**INSTRUCTIONS**:
(1) According to the sermon, what feast was Jesus in Jerusalem to observe?
(2) Rewrite the sermon's paragraph beginning "Each day of the week before Passover" as a short bulleted list that keeps its main facts.

++++ DOCUMENT SEGMENT ++++

A CLOSE LOOK AT LIVING AND GIVING
November 11, 2018 (Twenty-Fifth Sunday after Pentecost)
New Millennium Church
Little Rock, Arkansas
Mark 12:38-44
38 As he taught, he said, ‘Beware of the scribes, who like to walk around in long robes, and to be greeted with respect in the market-places, 39and to have the best seats in the synagogues and places of honour at banquets! 40They devour widows’ houses and for the sake of appearance say long prayers. They will receive the greater condemnation.’
41 He sat down opposite the treasury, and watched the crowd putting money into the treasury. Many rich people put in large sums. 42A poor widow came and put in two small copper coins, which are worth a penny.43Then he called his disciples and said to them, ‘Truly I tell you, this poor widow has put in more than all those who are contributing to the treasury. 44For all of them have contributed out of their abundance; but she out of her poverty has put in everything she had, all she had to live on.’
God of widows and strangers,
you protect the oppressed and forgotten
and feed the hungry with good things.
You stand among us in Christ, offering life to all.
Give us open hearts and minds
to respond with love to the world,
caring for those for whom you care. Amen.
Autumn is the season of Thanksgiving, colorful leaves, and cooling temperatures. It is the harvest season for farmers to reap crops from fields planted months ago and cultivated faithfully during the growing months of spring and summer. For many churches, autumn is the season for “in-gathering,” a term based on the harvest festival of the Tabernacles (Booths) mentioned at Exodus 23:16, Exodus 34:22, and Deuteronomy 16:13. In the same way that farmers harvest crops of grain and fruit during autumn, autumn is when some congregations ask people to prayerfully assess their stewardship commitments of time, talents, and treasure for the coming year.
Today’s lesson from the Gospel of Mark is not based on the festival of the Tabernacles (Booths) that inspires “ingathering” stewardship efforts by many churches. Jesus was not in Jerusalem for the annual harvest season Feast of Tabernacles (Booths). Jesus was in Jerusalem to observe the Feast of Passover.
Each day of the week before Passover Jesus walked to Jerusalem from the home of his friends Lazarus, Mary, and Martha in Bethany. At the Temple in Jerusalem, Jesus shared his perspectives about living for God with religious pilgrims who were in Jerusalem for Passover. And Jesus responded to questions and accusations from the religious leaders associated with the Temple about his ministry.
Mark 12:38-40 shows that Jesus did not hold a high opinion of the scribes in Jerusalem. Eugene Peterson has paraphrased that passage in the following words:
He continued teaching. “Watch out for the religion scholars. They love to walk around in academic gowns, preening in the radiance of public flattery, basking in prominent positions, sitting at the head table at every church function. And all the time they are exploiting the weak and helpless. The longer their prayers, the worse they get. But they’ll pay for it in the end.”

++++ MATERIAL SUPPLIED ++++

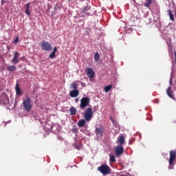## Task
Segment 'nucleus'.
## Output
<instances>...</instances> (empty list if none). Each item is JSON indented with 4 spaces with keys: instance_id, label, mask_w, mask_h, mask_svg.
I'll return each mask as SVG.
<instances>
[{
    "instance_id": "1",
    "label": "nucleus",
    "mask_w": 176,
    "mask_h": 176,
    "mask_svg": "<svg viewBox=\"0 0 176 176\" xmlns=\"http://www.w3.org/2000/svg\"><path fill=\"white\" fill-rule=\"evenodd\" d=\"M22 104L24 111H26V112H30V111L32 109V101L30 97L27 96L26 98L23 100Z\"/></svg>"
},
{
    "instance_id": "2",
    "label": "nucleus",
    "mask_w": 176,
    "mask_h": 176,
    "mask_svg": "<svg viewBox=\"0 0 176 176\" xmlns=\"http://www.w3.org/2000/svg\"><path fill=\"white\" fill-rule=\"evenodd\" d=\"M98 171H100L103 175H108L111 171V168L107 164H103L98 167Z\"/></svg>"
},
{
    "instance_id": "3",
    "label": "nucleus",
    "mask_w": 176,
    "mask_h": 176,
    "mask_svg": "<svg viewBox=\"0 0 176 176\" xmlns=\"http://www.w3.org/2000/svg\"><path fill=\"white\" fill-rule=\"evenodd\" d=\"M84 118L87 122H90L93 118V109L88 107L84 113Z\"/></svg>"
},
{
    "instance_id": "4",
    "label": "nucleus",
    "mask_w": 176,
    "mask_h": 176,
    "mask_svg": "<svg viewBox=\"0 0 176 176\" xmlns=\"http://www.w3.org/2000/svg\"><path fill=\"white\" fill-rule=\"evenodd\" d=\"M90 104V98L83 97L80 100V109H85L86 107H88Z\"/></svg>"
},
{
    "instance_id": "5",
    "label": "nucleus",
    "mask_w": 176,
    "mask_h": 176,
    "mask_svg": "<svg viewBox=\"0 0 176 176\" xmlns=\"http://www.w3.org/2000/svg\"><path fill=\"white\" fill-rule=\"evenodd\" d=\"M41 47L42 50H45V52H50V50H52V44L46 41H43L41 43Z\"/></svg>"
},
{
    "instance_id": "6",
    "label": "nucleus",
    "mask_w": 176,
    "mask_h": 176,
    "mask_svg": "<svg viewBox=\"0 0 176 176\" xmlns=\"http://www.w3.org/2000/svg\"><path fill=\"white\" fill-rule=\"evenodd\" d=\"M170 157H169V166L171 167L173 164H174V160L176 159V151L175 150H171L170 151Z\"/></svg>"
},
{
    "instance_id": "7",
    "label": "nucleus",
    "mask_w": 176,
    "mask_h": 176,
    "mask_svg": "<svg viewBox=\"0 0 176 176\" xmlns=\"http://www.w3.org/2000/svg\"><path fill=\"white\" fill-rule=\"evenodd\" d=\"M104 126H102L96 127L95 133L96 134L98 138H101V137H102V134H104Z\"/></svg>"
},
{
    "instance_id": "8",
    "label": "nucleus",
    "mask_w": 176,
    "mask_h": 176,
    "mask_svg": "<svg viewBox=\"0 0 176 176\" xmlns=\"http://www.w3.org/2000/svg\"><path fill=\"white\" fill-rule=\"evenodd\" d=\"M114 151L116 156H120V155H122L123 152H124V148L122 145H118L116 147Z\"/></svg>"
},
{
    "instance_id": "9",
    "label": "nucleus",
    "mask_w": 176,
    "mask_h": 176,
    "mask_svg": "<svg viewBox=\"0 0 176 176\" xmlns=\"http://www.w3.org/2000/svg\"><path fill=\"white\" fill-rule=\"evenodd\" d=\"M87 76L89 78V79H93V78L96 76V72H94V70L93 69L88 67L85 71Z\"/></svg>"
},
{
    "instance_id": "10",
    "label": "nucleus",
    "mask_w": 176,
    "mask_h": 176,
    "mask_svg": "<svg viewBox=\"0 0 176 176\" xmlns=\"http://www.w3.org/2000/svg\"><path fill=\"white\" fill-rule=\"evenodd\" d=\"M19 57H20V53L17 52H14V58L12 59V63H13V64L19 63Z\"/></svg>"
},
{
    "instance_id": "11",
    "label": "nucleus",
    "mask_w": 176,
    "mask_h": 176,
    "mask_svg": "<svg viewBox=\"0 0 176 176\" xmlns=\"http://www.w3.org/2000/svg\"><path fill=\"white\" fill-rule=\"evenodd\" d=\"M69 96L72 98H75V97H78L79 96V90L74 89V90L70 91Z\"/></svg>"
},
{
    "instance_id": "12",
    "label": "nucleus",
    "mask_w": 176,
    "mask_h": 176,
    "mask_svg": "<svg viewBox=\"0 0 176 176\" xmlns=\"http://www.w3.org/2000/svg\"><path fill=\"white\" fill-rule=\"evenodd\" d=\"M15 90H16V96H22L23 95V91H21V89H20V86L19 85V83L16 84Z\"/></svg>"
},
{
    "instance_id": "13",
    "label": "nucleus",
    "mask_w": 176,
    "mask_h": 176,
    "mask_svg": "<svg viewBox=\"0 0 176 176\" xmlns=\"http://www.w3.org/2000/svg\"><path fill=\"white\" fill-rule=\"evenodd\" d=\"M30 3H28L25 4V13L28 15V16H31V12H30Z\"/></svg>"
},
{
    "instance_id": "14",
    "label": "nucleus",
    "mask_w": 176,
    "mask_h": 176,
    "mask_svg": "<svg viewBox=\"0 0 176 176\" xmlns=\"http://www.w3.org/2000/svg\"><path fill=\"white\" fill-rule=\"evenodd\" d=\"M166 94H168L170 98H174V95H173V91L171 89V87H169L166 90Z\"/></svg>"
},
{
    "instance_id": "15",
    "label": "nucleus",
    "mask_w": 176,
    "mask_h": 176,
    "mask_svg": "<svg viewBox=\"0 0 176 176\" xmlns=\"http://www.w3.org/2000/svg\"><path fill=\"white\" fill-rule=\"evenodd\" d=\"M17 69V67H16L15 65H10L7 67V71H9V72H14Z\"/></svg>"
},
{
    "instance_id": "16",
    "label": "nucleus",
    "mask_w": 176,
    "mask_h": 176,
    "mask_svg": "<svg viewBox=\"0 0 176 176\" xmlns=\"http://www.w3.org/2000/svg\"><path fill=\"white\" fill-rule=\"evenodd\" d=\"M83 13L85 14H87V16H90L91 14V12H90V7L87 6L83 10Z\"/></svg>"
},
{
    "instance_id": "17",
    "label": "nucleus",
    "mask_w": 176,
    "mask_h": 176,
    "mask_svg": "<svg viewBox=\"0 0 176 176\" xmlns=\"http://www.w3.org/2000/svg\"><path fill=\"white\" fill-rule=\"evenodd\" d=\"M118 141L120 145H123V144H124V137L123 135H120L118 138Z\"/></svg>"
},
{
    "instance_id": "18",
    "label": "nucleus",
    "mask_w": 176,
    "mask_h": 176,
    "mask_svg": "<svg viewBox=\"0 0 176 176\" xmlns=\"http://www.w3.org/2000/svg\"><path fill=\"white\" fill-rule=\"evenodd\" d=\"M86 124V120L81 119L80 121L78 122V127H83Z\"/></svg>"
},
{
    "instance_id": "19",
    "label": "nucleus",
    "mask_w": 176,
    "mask_h": 176,
    "mask_svg": "<svg viewBox=\"0 0 176 176\" xmlns=\"http://www.w3.org/2000/svg\"><path fill=\"white\" fill-rule=\"evenodd\" d=\"M154 0H146V1L144 3V6L146 8H149L152 3H153Z\"/></svg>"
},
{
    "instance_id": "20",
    "label": "nucleus",
    "mask_w": 176,
    "mask_h": 176,
    "mask_svg": "<svg viewBox=\"0 0 176 176\" xmlns=\"http://www.w3.org/2000/svg\"><path fill=\"white\" fill-rule=\"evenodd\" d=\"M69 111H70V115L72 116L76 115V112H77L76 108L72 107L70 108Z\"/></svg>"
},
{
    "instance_id": "21",
    "label": "nucleus",
    "mask_w": 176,
    "mask_h": 176,
    "mask_svg": "<svg viewBox=\"0 0 176 176\" xmlns=\"http://www.w3.org/2000/svg\"><path fill=\"white\" fill-rule=\"evenodd\" d=\"M168 16L170 17V20L172 21H174V14H173V12H171L170 10H168Z\"/></svg>"
},
{
    "instance_id": "22",
    "label": "nucleus",
    "mask_w": 176,
    "mask_h": 176,
    "mask_svg": "<svg viewBox=\"0 0 176 176\" xmlns=\"http://www.w3.org/2000/svg\"><path fill=\"white\" fill-rule=\"evenodd\" d=\"M70 87L74 90H78V84H76V82H73L70 85Z\"/></svg>"
},
{
    "instance_id": "23",
    "label": "nucleus",
    "mask_w": 176,
    "mask_h": 176,
    "mask_svg": "<svg viewBox=\"0 0 176 176\" xmlns=\"http://www.w3.org/2000/svg\"><path fill=\"white\" fill-rule=\"evenodd\" d=\"M111 89H112V85H107V86L104 87L105 93H108V91H109V90H111Z\"/></svg>"
},
{
    "instance_id": "24",
    "label": "nucleus",
    "mask_w": 176,
    "mask_h": 176,
    "mask_svg": "<svg viewBox=\"0 0 176 176\" xmlns=\"http://www.w3.org/2000/svg\"><path fill=\"white\" fill-rule=\"evenodd\" d=\"M94 60H95V61H98V60H100V54H98V52H96L95 54Z\"/></svg>"
},
{
    "instance_id": "25",
    "label": "nucleus",
    "mask_w": 176,
    "mask_h": 176,
    "mask_svg": "<svg viewBox=\"0 0 176 176\" xmlns=\"http://www.w3.org/2000/svg\"><path fill=\"white\" fill-rule=\"evenodd\" d=\"M110 162L111 163H115V162H116V159L115 158L114 155H110Z\"/></svg>"
},
{
    "instance_id": "26",
    "label": "nucleus",
    "mask_w": 176,
    "mask_h": 176,
    "mask_svg": "<svg viewBox=\"0 0 176 176\" xmlns=\"http://www.w3.org/2000/svg\"><path fill=\"white\" fill-rule=\"evenodd\" d=\"M50 58H56V54H54V52H52L50 55H49Z\"/></svg>"
},
{
    "instance_id": "27",
    "label": "nucleus",
    "mask_w": 176,
    "mask_h": 176,
    "mask_svg": "<svg viewBox=\"0 0 176 176\" xmlns=\"http://www.w3.org/2000/svg\"><path fill=\"white\" fill-rule=\"evenodd\" d=\"M75 148H77L78 151H80V149L82 148V144H79V145L76 144V145H75Z\"/></svg>"
},
{
    "instance_id": "28",
    "label": "nucleus",
    "mask_w": 176,
    "mask_h": 176,
    "mask_svg": "<svg viewBox=\"0 0 176 176\" xmlns=\"http://www.w3.org/2000/svg\"><path fill=\"white\" fill-rule=\"evenodd\" d=\"M14 43H19V37H16V38L14 40Z\"/></svg>"
},
{
    "instance_id": "29",
    "label": "nucleus",
    "mask_w": 176,
    "mask_h": 176,
    "mask_svg": "<svg viewBox=\"0 0 176 176\" xmlns=\"http://www.w3.org/2000/svg\"><path fill=\"white\" fill-rule=\"evenodd\" d=\"M56 52H57V47H54V50H53L52 53L56 54Z\"/></svg>"
},
{
    "instance_id": "30",
    "label": "nucleus",
    "mask_w": 176,
    "mask_h": 176,
    "mask_svg": "<svg viewBox=\"0 0 176 176\" xmlns=\"http://www.w3.org/2000/svg\"><path fill=\"white\" fill-rule=\"evenodd\" d=\"M74 131H78V128L76 127L74 128Z\"/></svg>"
},
{
    "instance_id": "31",
    "label": "nucleus",
    "mask_w": 176,
    "mask_h": 176,
    "mask_svg": "<svg viewBox=\"0 0 176 176\" xmlns=\"http://www.w3.org/2000/svg\"><path fill=\"white\" fill-rule=\"evenodd\" d=\"M175 61L176 63V52H175Z\"/></svg>"
},
{
    "instance_id": "32",
    "label": "nucleus",
    "mask_w": 176,
    "mask_h": 176,
    "mask_svg": "<svg viewBox=\"0 0 176 176\" xmlns=\"http://www.w3.org/2000/svg\"><path fill=\"white\" fill-rule=\"evenodd\" d=\"M79 101V99H76V102H78Z\"/></svg>"
},
{
    "instance_id": "33",
    "label": "nucleus",
    "mask_w": 176,
    "mask_h": 176,
    "mask_svg": "<svg viewBox=\"0 0 176 176\" xmlns=\"http://www.w3.org/2000/svg\"><path fill=\"white\" fill-rule=\"evenodd\" d=\"M111 121H112V122H113V119H112V118H111Z\"/></svg>"
},
{
    "instance_id": "34",
    "label": "nucleus",
    "mask_w": 176,
    "mask_h": 176,
    "mask_svg": "<svg viewBox=\"0 0 176 176\" xmlns=\"http://www.w3.org/2000/svg\"><path fill=\"white\" fill-rule=\"evenodd\" d=\"M68 1V2H71V0H67Z\"/></svg>"
},
{
    "instance_id": "35",
    "label": "nucleus",
    "mask_w": 176,
    "mask_h": 176,
    "mask_svg": "<svg viewBox=\"0 0 176 176\" xmlns=\"http://www.w3.org/2000/svg\"><path fill=\"white\" fill-rule=\"evenodd\" d=\"M170 83H171V80H170Z\"/></svg>"
},
{
    "instance_id": "36",
    "label": "nucleus",
    "mask_w": 176,
    "mask_h": 176,
    "mask_svg": "<svg viewBox=\"0 0 176 176\" xmlns=\"http://www.w3.org/2000/svg\"><path fill=\"white\" fill-rule=\"evenodd\" d=\"M175 14H176V10H175Z\"/></svg>"
}]
</instances>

++++

**ANSWERS BELOW**:
(1) The Feast of Passover.

(2)
- Each day of the week before Passover, Jesus walked to Jerusalem from the Bethany home of his friends Lazarus, Mary, and Martha.
- At the Temple, he shared his perspectives about living for God with the pilgrims in Jerusalem for Passover.
- He responded to questions and accusations about his ministry from the religious leaders associated with the Temple.